Davy Stevenson has a great post (everyone should write more, more often) on a small Twitter storm she precipitated and that I participated in. Like all sound-and-fury-signifying-nothing it was mostly about misunderstandings, so I’d like to add my own information about mental state to help clarify where I come from as a maintainer.
First, PostGIS is full of shortcomings. Have a look at the (never shrinking) ticket backlog. Sure, a lot of those are feature ideas and stuff in “future”, but there’s also lots of bugs. Fortunately, most of those bugs affect almost nobody, and are easily avoided (so people report them, then avoid them).
When we first come up an a “major” release (2.0 to 2.1 for example) I expect lots of bugs to shake out in the early days, as people try the new release in ways that are not anticipated by our regression tests. (It’s worth noting that the ever-growing collection of regression tests provides a huge safety net under our work, allowing us to add features and speed without breaking things… for cases we test.)
My expectation is that the relative severity of bugs reported decreases as the time from initial release increases. Basically, people will always be finding bugs, but they will be for narrower and narrower user cases, data situations that come up extremely infrequently.
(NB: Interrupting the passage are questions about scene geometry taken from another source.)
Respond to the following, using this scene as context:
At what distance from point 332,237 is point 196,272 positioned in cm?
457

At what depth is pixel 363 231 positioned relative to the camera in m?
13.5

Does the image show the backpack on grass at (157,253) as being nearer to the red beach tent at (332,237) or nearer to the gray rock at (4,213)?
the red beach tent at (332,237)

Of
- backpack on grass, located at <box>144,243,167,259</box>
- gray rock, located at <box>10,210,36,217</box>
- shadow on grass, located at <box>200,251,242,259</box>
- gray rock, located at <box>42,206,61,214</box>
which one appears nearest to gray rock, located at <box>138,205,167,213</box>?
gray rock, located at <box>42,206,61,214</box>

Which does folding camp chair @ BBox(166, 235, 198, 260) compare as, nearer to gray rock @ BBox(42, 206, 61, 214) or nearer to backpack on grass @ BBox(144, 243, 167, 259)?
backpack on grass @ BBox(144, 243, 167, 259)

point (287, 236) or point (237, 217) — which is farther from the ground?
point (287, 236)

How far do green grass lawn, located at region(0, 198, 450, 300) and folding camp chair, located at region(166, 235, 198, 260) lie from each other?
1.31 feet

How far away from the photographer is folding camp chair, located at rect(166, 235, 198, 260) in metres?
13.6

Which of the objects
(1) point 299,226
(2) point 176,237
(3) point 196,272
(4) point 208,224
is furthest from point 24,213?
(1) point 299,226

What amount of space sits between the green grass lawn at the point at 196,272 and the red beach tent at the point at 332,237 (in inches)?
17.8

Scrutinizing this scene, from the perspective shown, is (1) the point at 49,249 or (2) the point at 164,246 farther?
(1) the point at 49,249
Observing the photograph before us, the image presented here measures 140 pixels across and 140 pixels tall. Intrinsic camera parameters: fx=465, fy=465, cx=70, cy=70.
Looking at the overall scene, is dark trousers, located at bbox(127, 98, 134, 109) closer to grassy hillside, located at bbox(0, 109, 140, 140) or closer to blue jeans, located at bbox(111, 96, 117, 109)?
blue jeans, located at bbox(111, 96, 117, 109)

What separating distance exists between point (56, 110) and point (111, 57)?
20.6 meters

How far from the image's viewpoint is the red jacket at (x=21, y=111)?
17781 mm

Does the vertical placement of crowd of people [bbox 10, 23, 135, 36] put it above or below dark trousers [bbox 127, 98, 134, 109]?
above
The bug Davy’s team ran across broke my usual rules. It took quite a while for users to find and report, and yet was broad enough to affect moderately common use cases. However, is was also something the vast majority of PostGIS users would not run across:
If you were using the Geography type, and
If you were storing polygons in your Geography column, and
If you queried your column with another Polygon, and
If the query polygon was fully contained in one of the column polygons, then
The distance reported between the polygons would be non-zero (when it should be zero!)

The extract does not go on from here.